──────── Data under study

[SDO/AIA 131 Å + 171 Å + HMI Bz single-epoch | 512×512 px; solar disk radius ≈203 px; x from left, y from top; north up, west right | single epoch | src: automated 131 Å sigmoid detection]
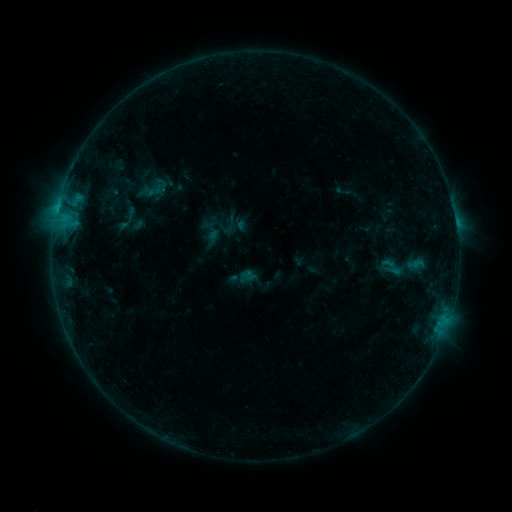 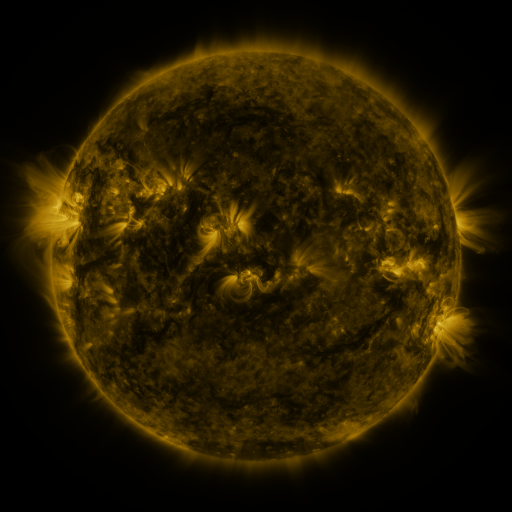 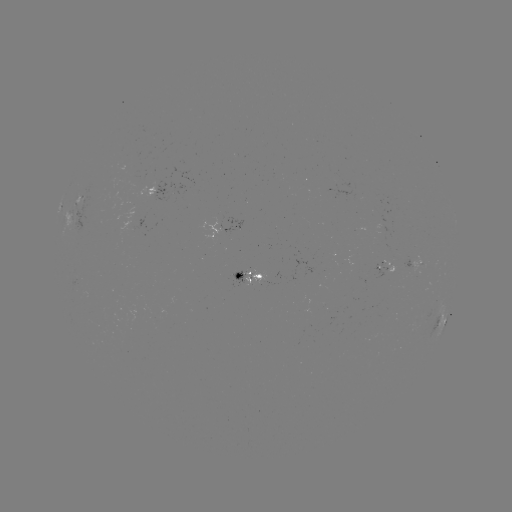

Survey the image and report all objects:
sigmoid: (392, 267)
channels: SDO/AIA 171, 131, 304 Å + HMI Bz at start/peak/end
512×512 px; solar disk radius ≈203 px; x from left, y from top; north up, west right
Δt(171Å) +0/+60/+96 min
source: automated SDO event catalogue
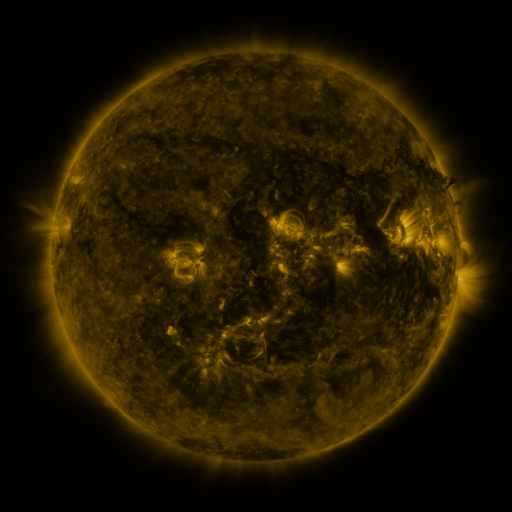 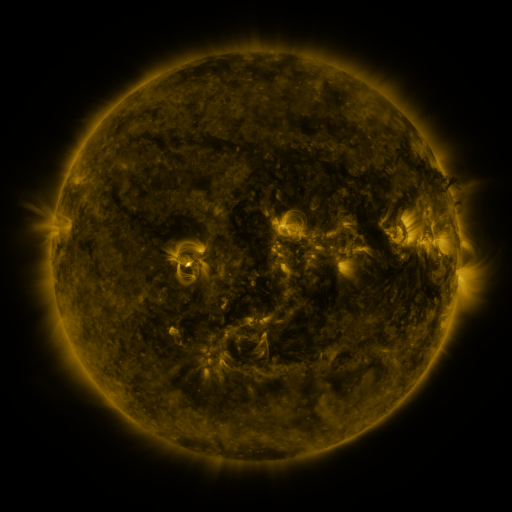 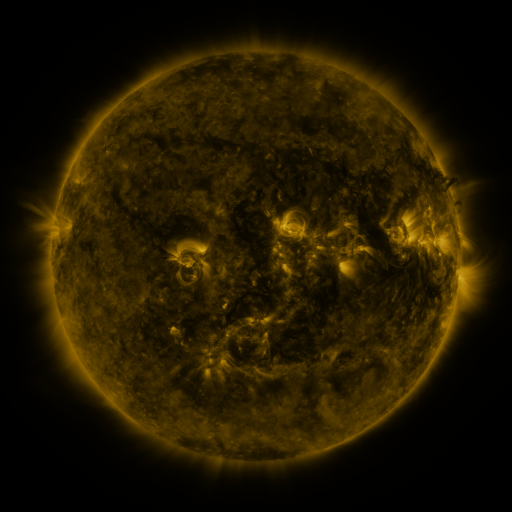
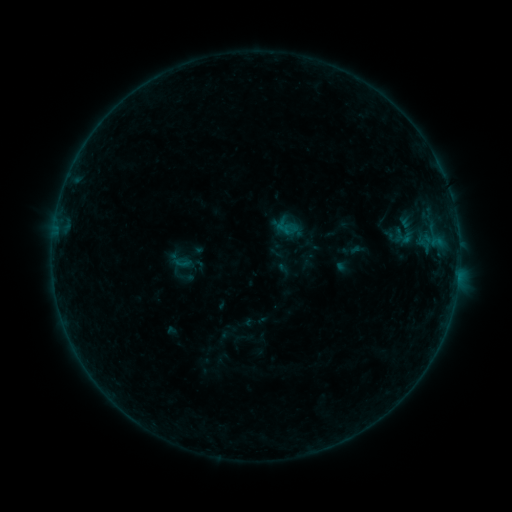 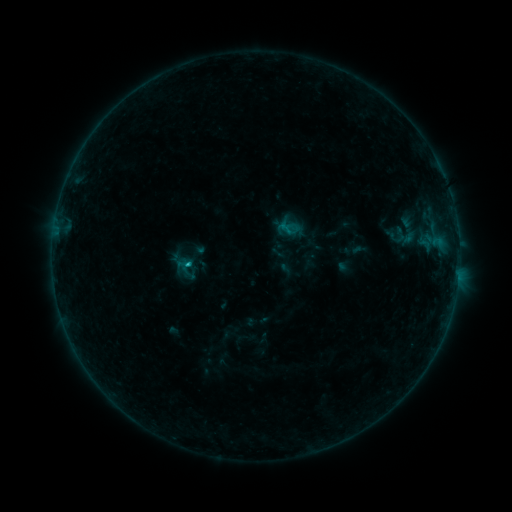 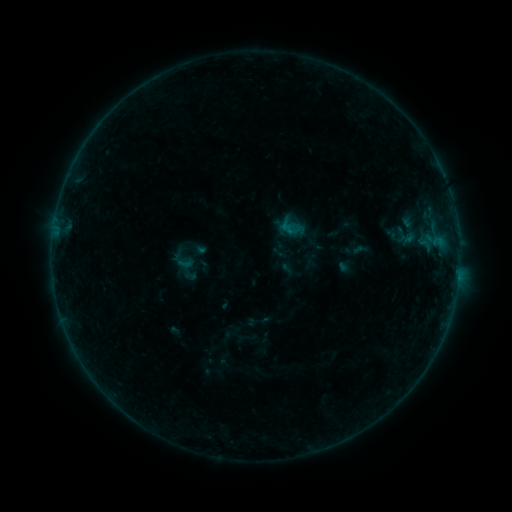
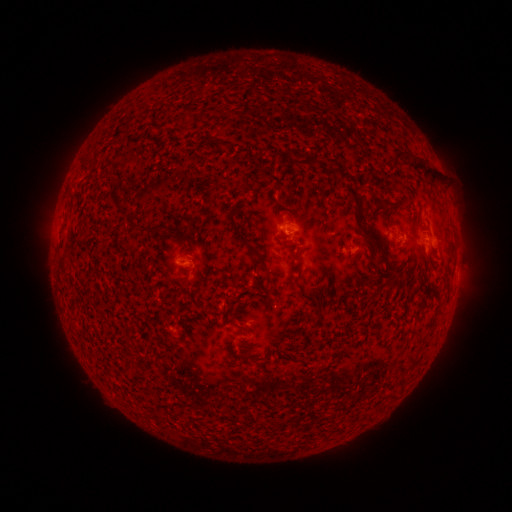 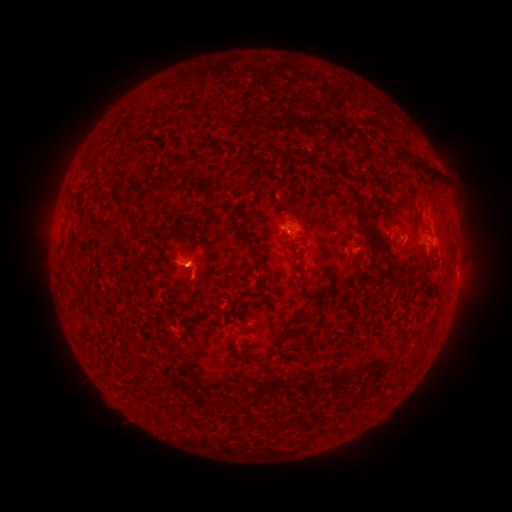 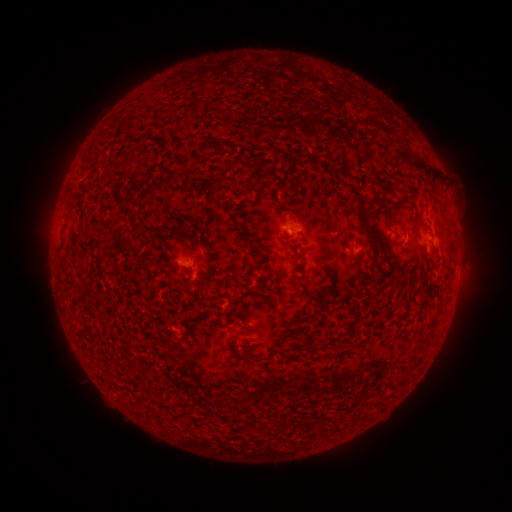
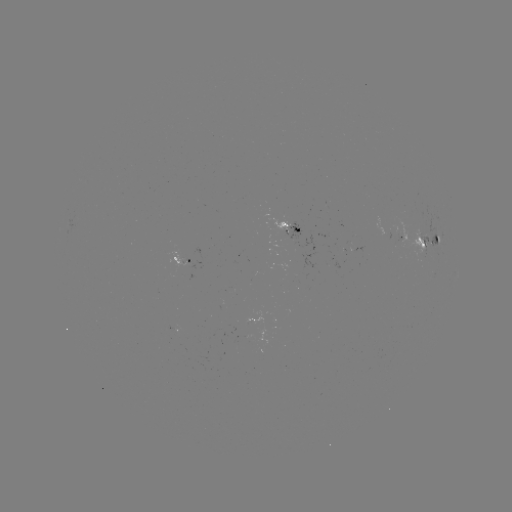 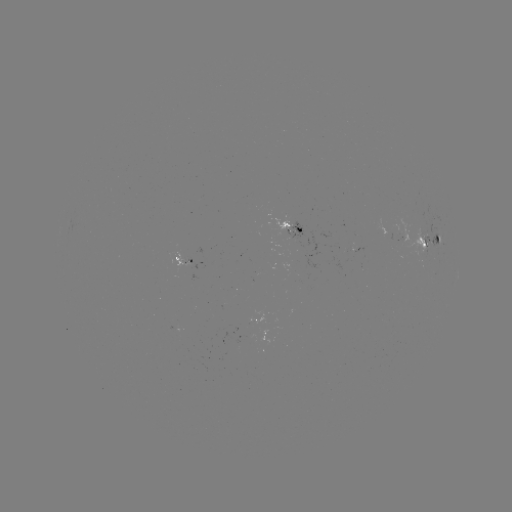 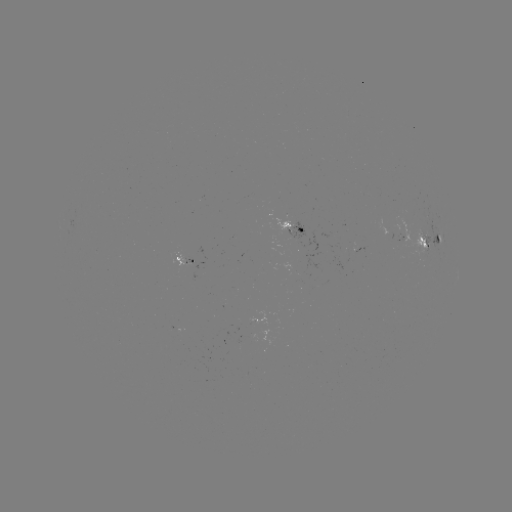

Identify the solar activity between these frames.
emerging-flux region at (421, 236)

────────────────

__Task description__.
Verbatim copy without images: write the records above out in full.

__Expected output__.
[SDO/AIA 131 Å + 171 Å + HMI Bz single-epoch | 512×512 px; solar disk radius ≈203 px; x from left, y from top; north up, west right | single epoch | src: automated 131 Å sigmoid detection]

Survey the image and report all objects:
sigmoid: (392, 267)
channels: SDO/AIA 171, 131, 304 Å + HMI Bz at start/peak/end
512×512 px; solar disk radius ≈203 px; x from left, y from top; north up, west right
Δt(171Å) +0/+60/+96 min
source: automated SDO event catalogue

Identify the solar activity between these frames.
emerging-flux region at (421, 236)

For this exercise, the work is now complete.